Evolution of Microbial Genomics: Conceptual Shifts over a Quarter Century
Eugene V.Koonin1, Kira S.Makarova1, Yuri I.Wolf1
National Center for Biotechnology Information, National Library of Medicine, Bethesda, MD 20894, USA.
Prokaryote genomics started in earnest in 1995, with the complete sequences of two small bacterial genomes, those of Haemophilus influenzae and Mycoplasma genitalium. During the next quarter century, the prokaryote genome database has been growing exponentially, with no saturation in sight. For most of these 25 years, genome sequencing remained limited to cultivable microbes. Together with next-generation sequencing methods, advances in metagenomics and single-cell genomics have lifted this limitation, providing for an increasingly unbiased characterization of the global prokaryote diversity. Advances in computational genomics followed the progress of genome sequencing, even if occasionally lagging behind.
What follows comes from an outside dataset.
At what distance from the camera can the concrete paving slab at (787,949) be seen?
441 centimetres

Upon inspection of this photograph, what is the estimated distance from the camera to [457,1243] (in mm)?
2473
Several major new branches of bacteria and archaea were discovered, including Asgard archaea, the apparent closest relatives of eukaryotes and expansive groups of bacteria and archaea with small genomes thought to be symbionts of other prokaryotes. Comparative analysis of numerous prokaryote genomes spanning a wide range of evolutionary distances changed the conceptual foundations of microbiology, supplanting the notion of species genomes with fixed gene sets with that of dynamic pangenomes and the notion of a single Tree of Life (ToL) with a statistical tree-like trend among individual gene trees. Strides were also made towards a theory and quantitative laws of prokaryote genome evolution.
Key words: prokaryote genome evolution, pangenome, phylogenetic trees, metagenomics, single-cell genomics, gene gain and loss.